I agree - when I'm in the hospital feeling ill and looking like sh** myself - WHY in the world would I care what my nurse looks like? I don't.
As another poster said, I don't believe it's the patients who have the problem.
Is there still a nurse shortage? Sounds like there might be more if all hospitals take on this hiring practice.
If there is truly a nursing shortage I wonder where the nurses are going to come from?
If a fat person CAN DO THE JOB let them get on with it. Smokers--smoke CLINGS to them.
And WTF do people equate smoking as an addiction that KILLS OTHER PEOPLE AROUND THEM to fat which may kill just the person?
I truly hate this argument.
Should be based on passing a physical, not just a BMI calculation. I could also see maybe some kind of strong encouragement to participate in some kind of diet/exercise plan.
The BMI charts are pretty unforgiving, and people do not actually have to be that heavy to be considered "obese."
fFve foot four and over 205 would not pass. That is not a large (no pun intended) part of the population. (BMI=m/h**2, m being mass in kilograms and h being height in meters)

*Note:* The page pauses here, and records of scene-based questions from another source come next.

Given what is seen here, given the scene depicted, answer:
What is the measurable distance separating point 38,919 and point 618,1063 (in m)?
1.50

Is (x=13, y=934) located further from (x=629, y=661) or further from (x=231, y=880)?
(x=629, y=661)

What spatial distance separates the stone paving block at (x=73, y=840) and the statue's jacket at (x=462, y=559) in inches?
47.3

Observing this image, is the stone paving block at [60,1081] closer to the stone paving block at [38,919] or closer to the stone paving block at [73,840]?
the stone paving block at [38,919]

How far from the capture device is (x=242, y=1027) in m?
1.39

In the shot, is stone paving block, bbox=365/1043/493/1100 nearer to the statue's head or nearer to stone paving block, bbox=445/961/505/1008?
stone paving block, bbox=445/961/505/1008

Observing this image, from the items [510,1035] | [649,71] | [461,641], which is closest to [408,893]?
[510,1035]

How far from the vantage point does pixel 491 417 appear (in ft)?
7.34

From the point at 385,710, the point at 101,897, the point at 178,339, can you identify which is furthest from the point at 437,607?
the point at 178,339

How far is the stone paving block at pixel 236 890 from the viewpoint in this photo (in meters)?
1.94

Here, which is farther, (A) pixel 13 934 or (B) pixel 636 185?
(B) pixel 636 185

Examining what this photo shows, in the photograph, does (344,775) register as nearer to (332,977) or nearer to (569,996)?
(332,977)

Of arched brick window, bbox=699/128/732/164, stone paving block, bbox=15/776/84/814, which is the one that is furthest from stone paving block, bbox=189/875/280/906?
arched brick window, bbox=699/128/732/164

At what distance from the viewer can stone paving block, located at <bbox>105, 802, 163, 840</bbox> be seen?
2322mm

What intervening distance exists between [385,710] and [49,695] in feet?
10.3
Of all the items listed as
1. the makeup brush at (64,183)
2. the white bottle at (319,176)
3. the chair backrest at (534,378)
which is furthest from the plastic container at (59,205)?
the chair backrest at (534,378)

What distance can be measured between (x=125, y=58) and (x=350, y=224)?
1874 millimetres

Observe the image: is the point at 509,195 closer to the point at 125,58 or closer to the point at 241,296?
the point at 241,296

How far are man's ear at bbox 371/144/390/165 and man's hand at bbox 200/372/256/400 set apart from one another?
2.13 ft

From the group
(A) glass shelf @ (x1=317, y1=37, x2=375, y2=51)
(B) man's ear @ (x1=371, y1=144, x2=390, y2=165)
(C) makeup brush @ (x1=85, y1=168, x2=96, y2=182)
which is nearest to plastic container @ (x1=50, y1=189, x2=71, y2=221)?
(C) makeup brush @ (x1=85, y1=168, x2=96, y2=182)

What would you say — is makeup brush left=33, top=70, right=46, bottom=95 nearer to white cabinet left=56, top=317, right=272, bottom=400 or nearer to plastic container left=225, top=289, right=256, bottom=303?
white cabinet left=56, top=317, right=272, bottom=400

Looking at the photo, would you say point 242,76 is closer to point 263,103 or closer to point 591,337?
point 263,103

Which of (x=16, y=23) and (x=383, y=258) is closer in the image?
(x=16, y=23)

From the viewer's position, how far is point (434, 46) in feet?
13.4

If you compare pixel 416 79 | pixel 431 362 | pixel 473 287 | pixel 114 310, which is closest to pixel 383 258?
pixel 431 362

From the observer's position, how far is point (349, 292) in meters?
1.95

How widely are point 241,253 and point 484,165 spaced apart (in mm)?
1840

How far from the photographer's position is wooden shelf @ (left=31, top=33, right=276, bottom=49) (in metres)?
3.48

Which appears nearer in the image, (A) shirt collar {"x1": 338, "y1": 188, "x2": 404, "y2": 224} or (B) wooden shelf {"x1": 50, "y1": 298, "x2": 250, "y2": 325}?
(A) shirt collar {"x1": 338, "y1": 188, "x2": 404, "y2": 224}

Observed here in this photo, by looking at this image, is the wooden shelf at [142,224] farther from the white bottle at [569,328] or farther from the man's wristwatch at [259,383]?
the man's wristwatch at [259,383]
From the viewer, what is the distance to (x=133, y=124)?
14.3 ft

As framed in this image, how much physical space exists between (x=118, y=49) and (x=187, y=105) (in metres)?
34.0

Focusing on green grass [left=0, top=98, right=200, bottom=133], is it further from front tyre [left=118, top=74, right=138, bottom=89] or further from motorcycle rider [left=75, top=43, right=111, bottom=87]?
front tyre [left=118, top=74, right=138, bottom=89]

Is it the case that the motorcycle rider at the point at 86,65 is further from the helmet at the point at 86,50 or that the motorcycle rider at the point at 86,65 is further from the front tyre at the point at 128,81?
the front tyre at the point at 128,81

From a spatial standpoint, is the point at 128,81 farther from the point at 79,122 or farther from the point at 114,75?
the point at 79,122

i think the bmi calculations is just a bit BS, not true. While it is possbile to loose weight and slim down, different people have different generics. I am little over 6ft, weight about 250 pounds which some might think im obese but overall im normal and my doc says the same thing, im normal and not obese.Sure i may have a little bit of fat, but i guess its just normal
If it's a score of 35 then that might actually be somewhat reasonable because that is actually the upper end of obese on the BMI chart. But 30 and above is considered obese, and that would disqualify a lot of people. A man who is six feet and weighs 225 pounds is considered obese on the BMI chart. And I hear they are wanting to adjust them to make them even more strict than they already are.
Part of this probably has to do with keeping their health insurance premiums down. They probably don't hire many older folks either, though they (or anyone else) will never admit it.